═══ Given entries

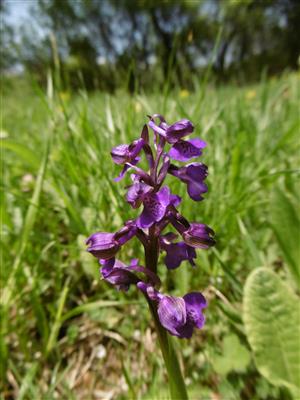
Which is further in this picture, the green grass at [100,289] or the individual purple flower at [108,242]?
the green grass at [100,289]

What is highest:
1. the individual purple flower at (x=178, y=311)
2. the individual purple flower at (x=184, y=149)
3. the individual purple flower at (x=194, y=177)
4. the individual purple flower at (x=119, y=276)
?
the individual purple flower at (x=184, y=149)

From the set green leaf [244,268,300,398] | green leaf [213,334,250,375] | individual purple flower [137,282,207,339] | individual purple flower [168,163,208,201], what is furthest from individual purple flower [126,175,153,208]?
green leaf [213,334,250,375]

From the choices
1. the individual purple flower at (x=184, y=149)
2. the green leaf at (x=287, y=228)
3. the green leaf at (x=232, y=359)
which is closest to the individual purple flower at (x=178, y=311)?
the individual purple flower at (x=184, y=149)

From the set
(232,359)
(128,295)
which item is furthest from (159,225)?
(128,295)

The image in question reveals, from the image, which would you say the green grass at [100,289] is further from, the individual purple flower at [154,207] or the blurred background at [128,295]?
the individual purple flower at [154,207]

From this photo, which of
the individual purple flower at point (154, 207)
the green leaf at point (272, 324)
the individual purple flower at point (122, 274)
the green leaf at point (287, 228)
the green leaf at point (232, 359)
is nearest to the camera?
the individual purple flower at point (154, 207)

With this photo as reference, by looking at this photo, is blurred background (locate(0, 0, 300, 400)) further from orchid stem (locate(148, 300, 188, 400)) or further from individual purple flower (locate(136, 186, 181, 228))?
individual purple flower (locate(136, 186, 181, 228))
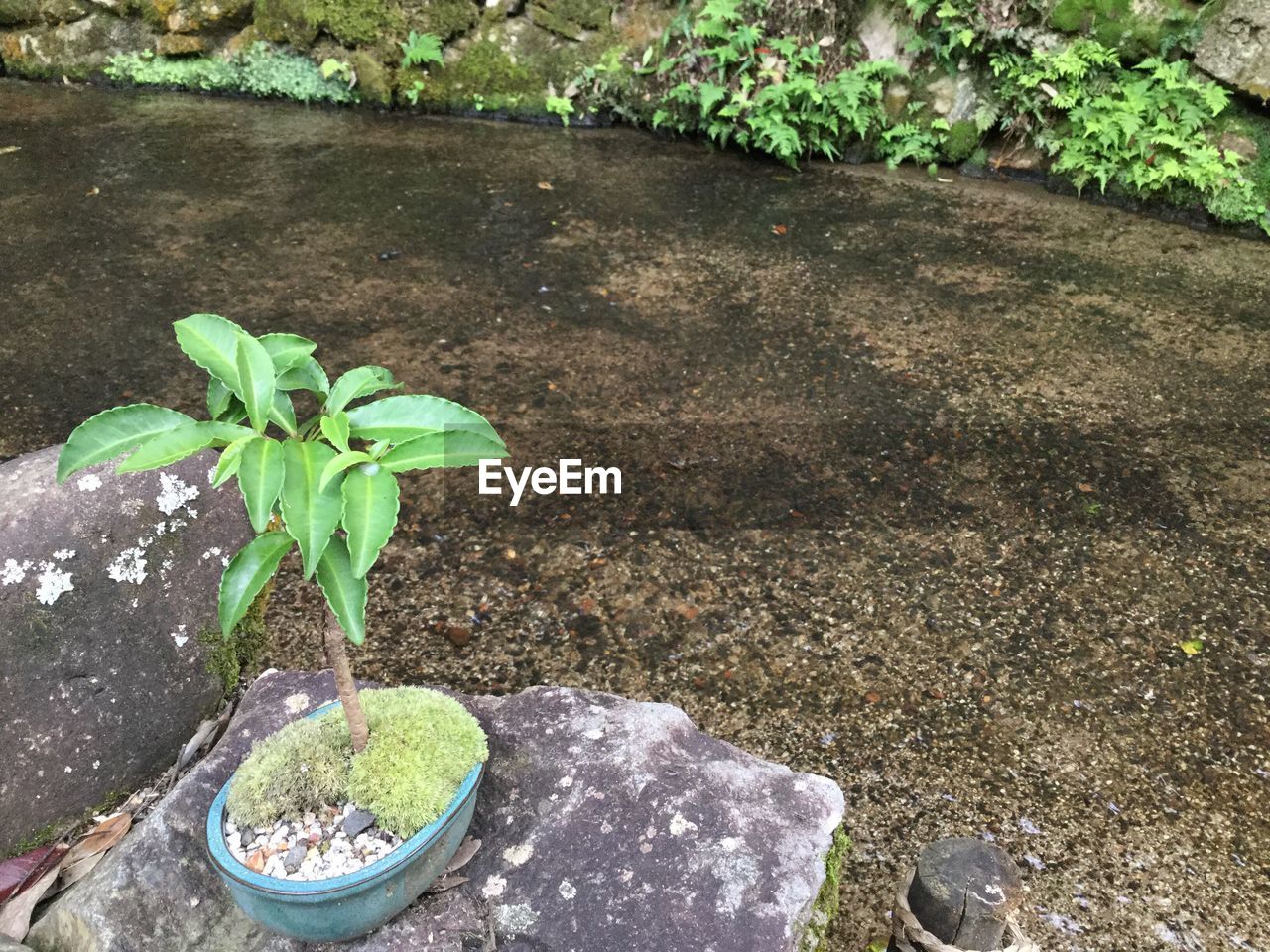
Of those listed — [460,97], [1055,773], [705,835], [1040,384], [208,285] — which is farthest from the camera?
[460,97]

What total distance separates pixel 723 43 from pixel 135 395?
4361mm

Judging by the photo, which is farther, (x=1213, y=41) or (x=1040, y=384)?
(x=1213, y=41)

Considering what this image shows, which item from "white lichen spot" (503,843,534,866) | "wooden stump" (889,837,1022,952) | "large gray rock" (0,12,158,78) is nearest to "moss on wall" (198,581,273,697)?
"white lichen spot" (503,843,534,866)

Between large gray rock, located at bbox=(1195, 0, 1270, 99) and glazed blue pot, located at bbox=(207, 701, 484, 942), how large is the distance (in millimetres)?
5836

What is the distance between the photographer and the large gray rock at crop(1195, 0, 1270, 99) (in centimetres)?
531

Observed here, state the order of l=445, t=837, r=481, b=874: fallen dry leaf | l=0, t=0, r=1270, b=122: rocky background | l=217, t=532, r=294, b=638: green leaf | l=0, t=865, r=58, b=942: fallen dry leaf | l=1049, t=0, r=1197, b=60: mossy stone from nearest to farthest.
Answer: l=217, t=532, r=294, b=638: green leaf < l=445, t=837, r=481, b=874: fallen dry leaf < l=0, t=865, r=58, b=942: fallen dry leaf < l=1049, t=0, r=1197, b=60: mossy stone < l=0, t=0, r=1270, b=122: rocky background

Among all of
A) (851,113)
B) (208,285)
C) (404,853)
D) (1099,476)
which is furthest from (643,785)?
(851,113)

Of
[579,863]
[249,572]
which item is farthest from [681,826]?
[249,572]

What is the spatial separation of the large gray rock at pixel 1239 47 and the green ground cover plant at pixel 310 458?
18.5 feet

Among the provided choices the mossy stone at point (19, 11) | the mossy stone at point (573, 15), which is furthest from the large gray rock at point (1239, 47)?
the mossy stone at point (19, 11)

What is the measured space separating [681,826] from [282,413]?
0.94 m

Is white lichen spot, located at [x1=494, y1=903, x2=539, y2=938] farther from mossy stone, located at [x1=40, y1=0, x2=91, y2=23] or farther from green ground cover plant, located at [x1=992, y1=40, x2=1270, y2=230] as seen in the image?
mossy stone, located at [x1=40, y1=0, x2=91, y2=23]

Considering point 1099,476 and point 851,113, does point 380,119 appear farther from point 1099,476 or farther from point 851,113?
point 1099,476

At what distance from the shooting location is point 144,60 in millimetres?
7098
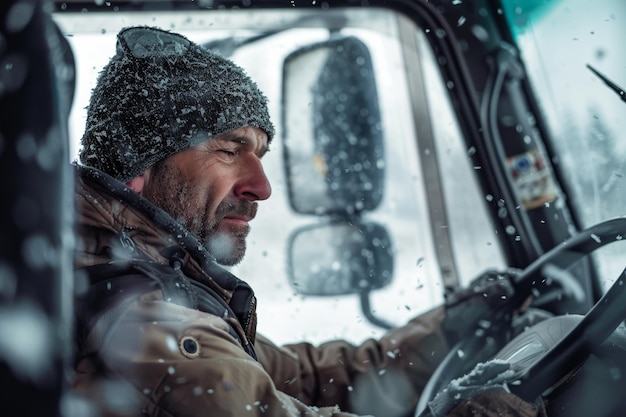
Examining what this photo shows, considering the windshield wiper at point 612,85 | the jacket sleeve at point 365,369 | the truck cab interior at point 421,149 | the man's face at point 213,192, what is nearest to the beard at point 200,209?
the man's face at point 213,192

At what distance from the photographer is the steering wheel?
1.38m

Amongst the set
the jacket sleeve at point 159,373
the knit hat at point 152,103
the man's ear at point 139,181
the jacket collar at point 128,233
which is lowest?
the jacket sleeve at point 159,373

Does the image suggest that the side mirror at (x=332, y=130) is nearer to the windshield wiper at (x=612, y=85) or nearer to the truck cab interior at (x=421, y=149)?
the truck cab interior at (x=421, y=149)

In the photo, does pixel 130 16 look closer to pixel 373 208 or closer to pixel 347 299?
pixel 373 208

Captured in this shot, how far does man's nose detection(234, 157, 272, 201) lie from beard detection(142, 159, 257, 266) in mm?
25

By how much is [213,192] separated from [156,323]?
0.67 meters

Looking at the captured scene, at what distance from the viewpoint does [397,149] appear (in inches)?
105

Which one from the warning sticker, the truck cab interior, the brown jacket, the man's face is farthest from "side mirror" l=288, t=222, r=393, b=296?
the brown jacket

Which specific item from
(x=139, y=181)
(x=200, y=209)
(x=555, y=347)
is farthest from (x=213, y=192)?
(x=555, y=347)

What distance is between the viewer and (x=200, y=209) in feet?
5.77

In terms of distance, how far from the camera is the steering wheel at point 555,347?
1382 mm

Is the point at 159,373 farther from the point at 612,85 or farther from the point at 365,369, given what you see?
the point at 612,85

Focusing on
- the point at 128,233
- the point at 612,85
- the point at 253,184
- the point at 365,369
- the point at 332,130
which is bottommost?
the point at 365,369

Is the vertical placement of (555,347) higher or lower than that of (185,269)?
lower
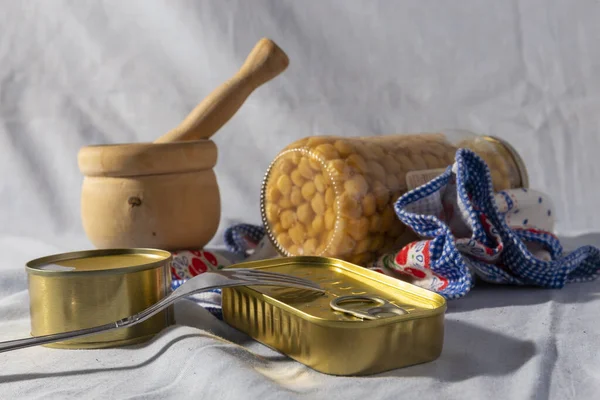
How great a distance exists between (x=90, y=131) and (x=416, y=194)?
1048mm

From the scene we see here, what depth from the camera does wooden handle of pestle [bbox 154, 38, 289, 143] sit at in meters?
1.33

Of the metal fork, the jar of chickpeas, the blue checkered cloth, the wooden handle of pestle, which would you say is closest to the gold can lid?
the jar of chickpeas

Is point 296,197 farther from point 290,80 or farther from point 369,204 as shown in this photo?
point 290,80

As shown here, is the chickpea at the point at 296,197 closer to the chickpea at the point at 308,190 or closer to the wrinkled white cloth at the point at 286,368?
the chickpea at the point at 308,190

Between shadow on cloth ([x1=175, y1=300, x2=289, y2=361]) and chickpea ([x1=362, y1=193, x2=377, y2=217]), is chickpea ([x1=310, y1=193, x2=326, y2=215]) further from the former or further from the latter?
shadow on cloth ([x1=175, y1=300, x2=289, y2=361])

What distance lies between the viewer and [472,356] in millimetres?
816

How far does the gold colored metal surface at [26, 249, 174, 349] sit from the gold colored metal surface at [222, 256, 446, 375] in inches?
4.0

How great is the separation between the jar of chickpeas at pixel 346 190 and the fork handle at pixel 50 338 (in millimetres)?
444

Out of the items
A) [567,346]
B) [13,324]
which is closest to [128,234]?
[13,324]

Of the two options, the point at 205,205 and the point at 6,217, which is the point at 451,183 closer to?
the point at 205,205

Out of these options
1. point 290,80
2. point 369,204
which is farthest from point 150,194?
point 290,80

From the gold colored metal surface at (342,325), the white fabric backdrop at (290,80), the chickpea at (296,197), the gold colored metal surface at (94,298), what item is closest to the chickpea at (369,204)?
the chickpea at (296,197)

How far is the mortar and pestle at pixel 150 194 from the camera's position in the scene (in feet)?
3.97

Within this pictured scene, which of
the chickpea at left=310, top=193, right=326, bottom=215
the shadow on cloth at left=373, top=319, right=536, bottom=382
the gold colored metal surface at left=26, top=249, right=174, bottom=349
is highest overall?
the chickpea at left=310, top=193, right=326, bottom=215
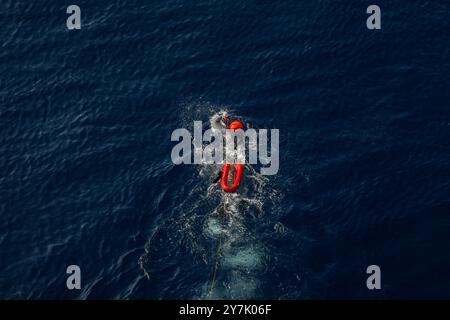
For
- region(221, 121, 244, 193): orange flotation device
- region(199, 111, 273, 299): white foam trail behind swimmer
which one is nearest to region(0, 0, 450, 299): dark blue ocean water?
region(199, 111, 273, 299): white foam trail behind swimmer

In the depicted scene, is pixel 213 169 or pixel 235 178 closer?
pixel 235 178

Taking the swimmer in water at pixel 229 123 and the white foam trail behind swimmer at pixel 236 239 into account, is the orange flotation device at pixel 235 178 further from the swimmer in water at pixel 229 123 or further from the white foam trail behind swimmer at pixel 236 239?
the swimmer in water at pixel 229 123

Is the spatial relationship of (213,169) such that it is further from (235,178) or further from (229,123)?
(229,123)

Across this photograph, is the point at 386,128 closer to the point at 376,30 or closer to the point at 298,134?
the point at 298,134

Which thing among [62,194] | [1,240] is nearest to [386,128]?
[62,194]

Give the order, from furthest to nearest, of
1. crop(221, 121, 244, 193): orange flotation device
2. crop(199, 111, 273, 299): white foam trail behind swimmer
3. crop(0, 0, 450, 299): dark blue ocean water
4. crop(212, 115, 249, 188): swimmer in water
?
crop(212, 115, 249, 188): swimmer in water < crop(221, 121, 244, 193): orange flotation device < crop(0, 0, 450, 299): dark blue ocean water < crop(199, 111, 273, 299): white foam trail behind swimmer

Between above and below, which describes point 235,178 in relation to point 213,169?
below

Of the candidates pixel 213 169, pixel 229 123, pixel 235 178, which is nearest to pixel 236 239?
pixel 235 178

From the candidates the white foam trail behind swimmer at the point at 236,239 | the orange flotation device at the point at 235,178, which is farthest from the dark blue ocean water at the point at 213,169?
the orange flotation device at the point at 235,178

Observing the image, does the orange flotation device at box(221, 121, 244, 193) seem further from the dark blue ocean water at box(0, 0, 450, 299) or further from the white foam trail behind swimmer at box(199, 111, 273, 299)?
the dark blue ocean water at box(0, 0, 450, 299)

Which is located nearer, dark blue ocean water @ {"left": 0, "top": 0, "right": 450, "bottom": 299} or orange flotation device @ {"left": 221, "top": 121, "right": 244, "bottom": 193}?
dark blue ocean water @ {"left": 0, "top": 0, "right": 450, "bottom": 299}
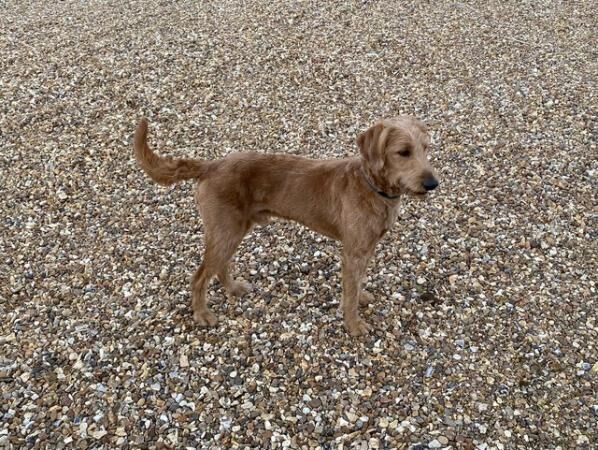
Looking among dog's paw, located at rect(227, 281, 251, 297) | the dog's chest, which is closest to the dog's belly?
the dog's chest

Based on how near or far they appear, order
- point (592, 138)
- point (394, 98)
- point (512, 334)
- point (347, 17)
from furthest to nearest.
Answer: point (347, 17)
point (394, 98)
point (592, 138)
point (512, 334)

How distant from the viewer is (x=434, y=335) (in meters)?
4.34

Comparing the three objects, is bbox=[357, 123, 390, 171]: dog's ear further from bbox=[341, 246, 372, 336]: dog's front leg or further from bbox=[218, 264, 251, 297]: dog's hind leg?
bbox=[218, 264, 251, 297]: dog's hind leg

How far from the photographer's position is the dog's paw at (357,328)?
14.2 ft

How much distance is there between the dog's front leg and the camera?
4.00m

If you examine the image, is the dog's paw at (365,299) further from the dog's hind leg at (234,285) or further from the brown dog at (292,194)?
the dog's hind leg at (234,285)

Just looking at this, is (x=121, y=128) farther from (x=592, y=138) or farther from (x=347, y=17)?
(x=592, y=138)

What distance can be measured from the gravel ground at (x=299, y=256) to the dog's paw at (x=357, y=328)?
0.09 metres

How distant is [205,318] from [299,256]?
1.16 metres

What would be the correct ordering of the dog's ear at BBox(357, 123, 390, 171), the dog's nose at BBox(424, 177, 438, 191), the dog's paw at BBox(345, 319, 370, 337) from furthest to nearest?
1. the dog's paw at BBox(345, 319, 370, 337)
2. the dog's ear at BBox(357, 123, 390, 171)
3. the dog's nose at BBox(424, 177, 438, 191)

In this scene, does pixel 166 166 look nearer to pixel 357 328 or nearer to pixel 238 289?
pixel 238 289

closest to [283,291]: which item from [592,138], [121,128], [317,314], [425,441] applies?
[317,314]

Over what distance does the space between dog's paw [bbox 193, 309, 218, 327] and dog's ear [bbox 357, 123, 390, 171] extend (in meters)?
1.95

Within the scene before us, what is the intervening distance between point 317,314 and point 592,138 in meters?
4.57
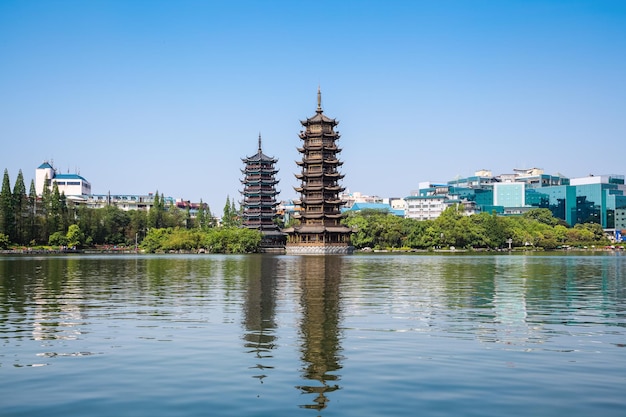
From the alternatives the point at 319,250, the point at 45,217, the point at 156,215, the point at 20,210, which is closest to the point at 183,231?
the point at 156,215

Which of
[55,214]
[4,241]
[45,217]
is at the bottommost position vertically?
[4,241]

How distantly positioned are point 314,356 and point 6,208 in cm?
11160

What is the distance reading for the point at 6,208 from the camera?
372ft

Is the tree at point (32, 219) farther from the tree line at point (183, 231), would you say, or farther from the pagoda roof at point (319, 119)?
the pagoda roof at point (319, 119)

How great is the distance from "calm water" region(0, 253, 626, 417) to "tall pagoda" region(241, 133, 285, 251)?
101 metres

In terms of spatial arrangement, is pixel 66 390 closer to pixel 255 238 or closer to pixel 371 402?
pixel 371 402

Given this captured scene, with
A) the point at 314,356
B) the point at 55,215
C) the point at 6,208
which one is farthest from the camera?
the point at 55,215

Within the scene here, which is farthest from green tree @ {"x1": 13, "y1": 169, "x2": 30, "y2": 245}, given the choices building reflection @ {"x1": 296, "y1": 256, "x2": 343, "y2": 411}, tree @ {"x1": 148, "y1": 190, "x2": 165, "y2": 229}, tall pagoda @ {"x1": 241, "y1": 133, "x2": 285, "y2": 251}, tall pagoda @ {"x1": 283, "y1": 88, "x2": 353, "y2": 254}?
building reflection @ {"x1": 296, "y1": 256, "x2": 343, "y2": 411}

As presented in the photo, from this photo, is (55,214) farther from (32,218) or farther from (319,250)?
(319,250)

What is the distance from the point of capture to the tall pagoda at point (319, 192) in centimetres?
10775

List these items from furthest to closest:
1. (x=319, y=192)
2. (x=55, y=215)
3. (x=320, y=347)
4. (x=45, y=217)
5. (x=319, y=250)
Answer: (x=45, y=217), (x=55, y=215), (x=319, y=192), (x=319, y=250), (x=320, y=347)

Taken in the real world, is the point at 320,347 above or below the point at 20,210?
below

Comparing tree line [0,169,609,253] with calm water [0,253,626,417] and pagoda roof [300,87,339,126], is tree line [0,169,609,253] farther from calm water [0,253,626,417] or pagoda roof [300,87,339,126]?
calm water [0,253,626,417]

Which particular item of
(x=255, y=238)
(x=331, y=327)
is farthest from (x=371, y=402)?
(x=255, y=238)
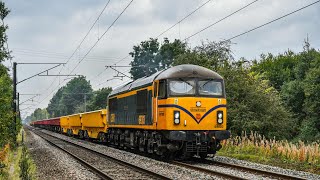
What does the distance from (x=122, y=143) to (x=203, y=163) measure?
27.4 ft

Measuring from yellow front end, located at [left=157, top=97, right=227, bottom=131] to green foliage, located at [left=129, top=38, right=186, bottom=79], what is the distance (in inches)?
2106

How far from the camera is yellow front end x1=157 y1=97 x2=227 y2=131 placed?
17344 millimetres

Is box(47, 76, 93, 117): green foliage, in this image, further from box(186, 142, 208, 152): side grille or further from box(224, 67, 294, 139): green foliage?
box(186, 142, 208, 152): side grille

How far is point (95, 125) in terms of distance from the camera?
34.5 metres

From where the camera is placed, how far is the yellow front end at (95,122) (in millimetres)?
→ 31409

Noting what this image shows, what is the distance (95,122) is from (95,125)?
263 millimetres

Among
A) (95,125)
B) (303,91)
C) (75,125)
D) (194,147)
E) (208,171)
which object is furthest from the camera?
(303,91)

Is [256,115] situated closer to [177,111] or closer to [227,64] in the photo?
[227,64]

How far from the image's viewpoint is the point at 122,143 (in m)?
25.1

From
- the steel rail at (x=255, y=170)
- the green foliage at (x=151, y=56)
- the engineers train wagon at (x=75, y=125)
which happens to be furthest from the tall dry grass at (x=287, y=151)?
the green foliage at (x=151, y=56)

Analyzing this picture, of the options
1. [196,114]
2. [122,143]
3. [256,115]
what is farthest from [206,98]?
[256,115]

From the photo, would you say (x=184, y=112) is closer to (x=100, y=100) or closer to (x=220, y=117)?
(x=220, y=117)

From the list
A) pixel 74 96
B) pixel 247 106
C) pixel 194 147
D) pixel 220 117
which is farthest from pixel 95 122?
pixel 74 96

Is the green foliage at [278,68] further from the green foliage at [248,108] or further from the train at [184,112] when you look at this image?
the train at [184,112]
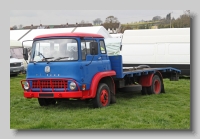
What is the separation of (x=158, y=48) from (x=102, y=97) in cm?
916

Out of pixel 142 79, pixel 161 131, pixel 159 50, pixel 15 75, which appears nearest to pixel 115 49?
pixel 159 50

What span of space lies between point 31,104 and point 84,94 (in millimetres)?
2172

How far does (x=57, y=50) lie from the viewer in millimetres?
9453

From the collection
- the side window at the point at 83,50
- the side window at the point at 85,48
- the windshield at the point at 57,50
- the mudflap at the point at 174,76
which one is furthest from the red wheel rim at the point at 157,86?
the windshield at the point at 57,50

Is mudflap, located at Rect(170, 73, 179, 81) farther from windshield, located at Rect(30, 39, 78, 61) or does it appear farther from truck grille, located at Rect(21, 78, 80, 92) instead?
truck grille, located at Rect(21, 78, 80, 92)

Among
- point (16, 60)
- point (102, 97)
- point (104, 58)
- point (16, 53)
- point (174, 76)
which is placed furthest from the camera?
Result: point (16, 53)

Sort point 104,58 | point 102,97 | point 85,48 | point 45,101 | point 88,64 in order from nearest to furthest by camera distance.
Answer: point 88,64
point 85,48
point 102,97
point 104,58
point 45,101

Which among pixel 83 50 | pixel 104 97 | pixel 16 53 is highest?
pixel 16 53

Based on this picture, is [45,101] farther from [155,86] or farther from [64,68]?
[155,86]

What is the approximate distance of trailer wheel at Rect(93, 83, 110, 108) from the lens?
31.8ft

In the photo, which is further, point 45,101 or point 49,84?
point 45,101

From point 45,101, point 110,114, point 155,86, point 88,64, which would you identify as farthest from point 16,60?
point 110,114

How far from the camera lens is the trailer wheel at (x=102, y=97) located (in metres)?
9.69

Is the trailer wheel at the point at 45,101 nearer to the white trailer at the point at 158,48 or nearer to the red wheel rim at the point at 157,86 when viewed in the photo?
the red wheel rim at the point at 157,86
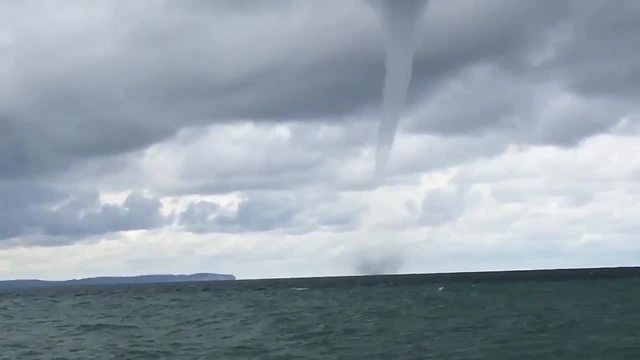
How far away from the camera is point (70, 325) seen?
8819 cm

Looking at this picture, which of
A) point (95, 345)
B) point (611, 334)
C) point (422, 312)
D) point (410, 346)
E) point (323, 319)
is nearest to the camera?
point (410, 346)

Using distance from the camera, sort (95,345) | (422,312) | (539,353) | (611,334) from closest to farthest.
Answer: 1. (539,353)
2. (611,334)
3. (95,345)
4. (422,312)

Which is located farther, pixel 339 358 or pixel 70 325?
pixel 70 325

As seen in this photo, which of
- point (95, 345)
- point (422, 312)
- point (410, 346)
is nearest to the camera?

══════

### Task details:
Copy out exactly the lines between the line that contains "Which among pixel" and the last line of the records, both ends included; leave out every picture.

### Solved problem:
Which among pixel 83 50 | pixel 104 97 | pixel 16 53 is highest?
pixel 16 53

Based on this picture, is [45,101] farther from [155,86] or farther from [64,68]?
[155,86]

What is the approximate distance of trailer wheel at Rect(93, 83, 110, 108) from the lens?
31.8ft

In the photo, which is further, point 45,101 or point 49,84?
point 45,101

From point 45,101, point 110,114, point 155,86, point 88,64, which would you identify as farthest from point 16,60?
point 110,114

How far from the camera lens is the trailer wheel at (x=102, y=97) located (in metres)?
9.69

Is the trailer wheel at the point at 45,101 nearer to the white trailer at the point at 158,48 or nearer to the red wheel rim at the point at 157,86 when viewed in the photo?
the red wheel rim at the point at 157,86
How far away from the camera is point (70, 325) seen?
8819 cm

Looking at this picture, which of
A) point (95, 345)
B) point (611, 334)
C) point (422, 312)
D) point (410, 346)
E) point (323, 319)
is nearest to the camera?
point (410, 346)

Using distance from the camera, sort (95,345) | (422,312) | (539,353) | (611,334) from closest to farthest.
Answer: 1. (539,353)
2. (611,334)
3. (95,345)
4. (422,312)

Which is located farther, pixel 339 358 or pixel 70 325?
pixel 70 325

As seen in this photo, which of
- point (95, 345)
- point (422, 312)
- point (410, 346)
is nearest to the camera?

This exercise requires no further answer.